### GIVEN REQUEST
Turn the records, from the line containing "What distance lies" through the end of the records, into a JSON list of strings with one string per line and no blank lines.

### PROVIDED DATA
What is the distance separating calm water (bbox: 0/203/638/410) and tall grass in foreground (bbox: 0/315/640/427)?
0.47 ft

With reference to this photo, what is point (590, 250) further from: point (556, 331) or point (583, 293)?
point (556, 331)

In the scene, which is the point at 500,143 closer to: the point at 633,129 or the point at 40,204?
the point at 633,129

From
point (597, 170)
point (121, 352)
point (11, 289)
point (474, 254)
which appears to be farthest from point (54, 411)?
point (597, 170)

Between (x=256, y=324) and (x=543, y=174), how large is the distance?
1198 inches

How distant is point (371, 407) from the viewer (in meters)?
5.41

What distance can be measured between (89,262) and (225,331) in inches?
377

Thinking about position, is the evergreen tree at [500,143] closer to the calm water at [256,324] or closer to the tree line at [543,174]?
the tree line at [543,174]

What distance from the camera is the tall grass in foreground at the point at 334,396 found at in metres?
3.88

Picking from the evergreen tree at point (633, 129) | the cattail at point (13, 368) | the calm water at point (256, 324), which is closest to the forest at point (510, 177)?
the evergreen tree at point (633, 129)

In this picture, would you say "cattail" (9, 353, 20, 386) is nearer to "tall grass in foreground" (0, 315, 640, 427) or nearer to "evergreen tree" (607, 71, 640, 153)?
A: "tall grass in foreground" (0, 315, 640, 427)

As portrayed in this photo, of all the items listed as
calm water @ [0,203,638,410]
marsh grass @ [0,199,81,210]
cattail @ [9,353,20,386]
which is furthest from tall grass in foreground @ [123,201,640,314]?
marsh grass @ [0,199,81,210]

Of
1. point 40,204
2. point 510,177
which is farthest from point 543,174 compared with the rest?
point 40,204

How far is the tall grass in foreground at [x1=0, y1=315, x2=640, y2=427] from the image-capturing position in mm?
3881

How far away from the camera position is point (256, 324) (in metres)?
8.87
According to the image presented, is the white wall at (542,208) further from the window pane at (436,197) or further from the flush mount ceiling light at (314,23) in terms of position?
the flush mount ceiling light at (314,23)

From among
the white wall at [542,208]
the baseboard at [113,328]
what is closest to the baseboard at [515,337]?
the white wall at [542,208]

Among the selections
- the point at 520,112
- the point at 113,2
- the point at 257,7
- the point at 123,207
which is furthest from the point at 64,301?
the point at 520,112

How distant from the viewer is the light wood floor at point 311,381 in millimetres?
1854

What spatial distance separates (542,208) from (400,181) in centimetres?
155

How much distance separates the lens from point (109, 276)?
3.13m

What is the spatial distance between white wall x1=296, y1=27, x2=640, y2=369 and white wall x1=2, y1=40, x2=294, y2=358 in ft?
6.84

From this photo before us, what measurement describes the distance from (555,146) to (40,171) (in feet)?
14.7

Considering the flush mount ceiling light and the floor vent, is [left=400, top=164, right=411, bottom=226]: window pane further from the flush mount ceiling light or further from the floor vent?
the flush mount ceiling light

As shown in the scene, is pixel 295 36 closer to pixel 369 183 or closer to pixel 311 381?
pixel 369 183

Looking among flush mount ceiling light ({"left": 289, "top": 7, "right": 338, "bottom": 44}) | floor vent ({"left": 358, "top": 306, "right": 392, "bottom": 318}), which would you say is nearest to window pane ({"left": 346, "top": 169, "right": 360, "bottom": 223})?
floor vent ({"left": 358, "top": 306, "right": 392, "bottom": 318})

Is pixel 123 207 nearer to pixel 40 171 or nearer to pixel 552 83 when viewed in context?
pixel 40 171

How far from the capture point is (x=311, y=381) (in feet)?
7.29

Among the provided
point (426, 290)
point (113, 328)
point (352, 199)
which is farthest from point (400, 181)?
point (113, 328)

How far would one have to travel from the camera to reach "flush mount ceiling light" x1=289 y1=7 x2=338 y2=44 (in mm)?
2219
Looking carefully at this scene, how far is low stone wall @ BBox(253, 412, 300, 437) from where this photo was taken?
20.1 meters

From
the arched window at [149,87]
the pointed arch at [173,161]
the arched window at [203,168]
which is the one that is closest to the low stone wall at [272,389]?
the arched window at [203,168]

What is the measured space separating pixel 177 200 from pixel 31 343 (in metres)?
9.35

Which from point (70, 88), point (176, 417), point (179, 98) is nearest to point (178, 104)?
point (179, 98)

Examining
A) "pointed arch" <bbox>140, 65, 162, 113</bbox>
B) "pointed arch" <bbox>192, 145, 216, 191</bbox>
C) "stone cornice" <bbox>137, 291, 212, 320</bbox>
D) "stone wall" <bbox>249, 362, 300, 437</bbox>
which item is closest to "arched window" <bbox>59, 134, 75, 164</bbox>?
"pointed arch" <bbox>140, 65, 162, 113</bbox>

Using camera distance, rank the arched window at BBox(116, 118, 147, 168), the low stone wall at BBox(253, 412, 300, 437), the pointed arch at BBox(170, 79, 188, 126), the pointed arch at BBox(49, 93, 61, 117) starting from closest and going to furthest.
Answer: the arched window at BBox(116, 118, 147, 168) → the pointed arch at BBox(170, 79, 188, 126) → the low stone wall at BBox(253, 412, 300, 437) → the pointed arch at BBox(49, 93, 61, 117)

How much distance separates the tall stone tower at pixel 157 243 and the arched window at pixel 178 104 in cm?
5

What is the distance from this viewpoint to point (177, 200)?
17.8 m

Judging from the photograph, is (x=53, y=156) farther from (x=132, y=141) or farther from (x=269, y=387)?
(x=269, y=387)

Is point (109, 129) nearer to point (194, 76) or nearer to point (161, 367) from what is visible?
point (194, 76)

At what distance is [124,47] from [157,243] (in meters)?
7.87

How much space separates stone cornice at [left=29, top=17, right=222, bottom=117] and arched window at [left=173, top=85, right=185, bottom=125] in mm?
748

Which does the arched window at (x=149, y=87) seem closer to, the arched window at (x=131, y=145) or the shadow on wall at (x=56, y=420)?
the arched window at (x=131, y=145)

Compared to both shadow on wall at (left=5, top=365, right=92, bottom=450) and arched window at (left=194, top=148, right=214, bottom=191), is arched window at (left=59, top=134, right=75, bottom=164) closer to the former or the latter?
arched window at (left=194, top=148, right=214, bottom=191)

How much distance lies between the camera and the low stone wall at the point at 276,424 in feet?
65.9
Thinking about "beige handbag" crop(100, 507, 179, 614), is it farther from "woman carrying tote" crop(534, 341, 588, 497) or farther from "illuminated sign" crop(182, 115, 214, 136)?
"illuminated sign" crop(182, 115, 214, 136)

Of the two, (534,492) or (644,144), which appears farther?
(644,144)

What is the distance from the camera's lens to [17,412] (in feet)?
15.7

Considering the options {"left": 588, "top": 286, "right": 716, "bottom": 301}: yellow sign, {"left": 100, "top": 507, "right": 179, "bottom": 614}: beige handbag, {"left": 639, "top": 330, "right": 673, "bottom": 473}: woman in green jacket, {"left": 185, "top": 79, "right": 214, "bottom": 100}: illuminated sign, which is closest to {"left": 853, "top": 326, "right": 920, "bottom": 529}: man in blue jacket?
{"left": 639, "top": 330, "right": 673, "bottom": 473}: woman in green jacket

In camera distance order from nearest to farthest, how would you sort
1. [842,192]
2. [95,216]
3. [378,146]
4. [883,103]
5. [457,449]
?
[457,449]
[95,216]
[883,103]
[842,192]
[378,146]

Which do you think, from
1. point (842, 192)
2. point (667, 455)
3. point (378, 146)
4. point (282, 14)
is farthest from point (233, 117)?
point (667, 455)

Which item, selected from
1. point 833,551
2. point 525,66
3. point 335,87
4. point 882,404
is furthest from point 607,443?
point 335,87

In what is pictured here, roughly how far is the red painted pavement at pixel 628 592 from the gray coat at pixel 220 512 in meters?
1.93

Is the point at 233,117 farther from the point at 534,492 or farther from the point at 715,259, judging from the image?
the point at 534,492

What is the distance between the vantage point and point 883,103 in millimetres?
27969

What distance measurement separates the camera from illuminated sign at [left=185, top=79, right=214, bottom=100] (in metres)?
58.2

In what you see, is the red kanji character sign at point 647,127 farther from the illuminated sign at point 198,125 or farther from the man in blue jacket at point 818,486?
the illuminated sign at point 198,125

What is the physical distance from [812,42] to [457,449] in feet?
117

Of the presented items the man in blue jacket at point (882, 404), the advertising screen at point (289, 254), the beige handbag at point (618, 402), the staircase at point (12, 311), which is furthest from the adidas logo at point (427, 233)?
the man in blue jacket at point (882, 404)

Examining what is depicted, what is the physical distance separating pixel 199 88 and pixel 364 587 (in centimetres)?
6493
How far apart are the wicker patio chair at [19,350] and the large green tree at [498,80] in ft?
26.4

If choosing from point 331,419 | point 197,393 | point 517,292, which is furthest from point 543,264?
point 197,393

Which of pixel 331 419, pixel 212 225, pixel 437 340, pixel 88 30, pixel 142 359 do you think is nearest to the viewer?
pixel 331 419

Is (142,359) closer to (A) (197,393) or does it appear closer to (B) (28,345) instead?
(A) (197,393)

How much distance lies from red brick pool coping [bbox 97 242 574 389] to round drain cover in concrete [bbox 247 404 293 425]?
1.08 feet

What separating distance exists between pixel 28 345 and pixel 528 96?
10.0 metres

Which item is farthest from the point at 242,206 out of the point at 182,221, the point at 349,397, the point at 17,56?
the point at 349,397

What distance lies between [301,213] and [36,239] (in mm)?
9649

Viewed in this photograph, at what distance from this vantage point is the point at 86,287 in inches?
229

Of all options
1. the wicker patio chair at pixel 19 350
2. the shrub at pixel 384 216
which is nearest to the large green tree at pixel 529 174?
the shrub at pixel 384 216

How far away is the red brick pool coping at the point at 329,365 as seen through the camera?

### ANSWER FOR THE TASK
[
  "What distance lies between [301,213] and [36,239] (in mm)?",
  "9649",
  "Viewed in this photograph, at what distance from this vantage point is the point at 86,287 in inches?",
  "229",
  "Of all options",
  "1. the wicker patio chair at pixel 19 350",
  "2. the shrub at pixel 384 216",
  "which is nearest to the large green tree at pixel 529 174?",
  "the shrub at pixel 384 216",
  "How far away is the red brick pool coping at the point at 329,365 as seen through the camera?"
]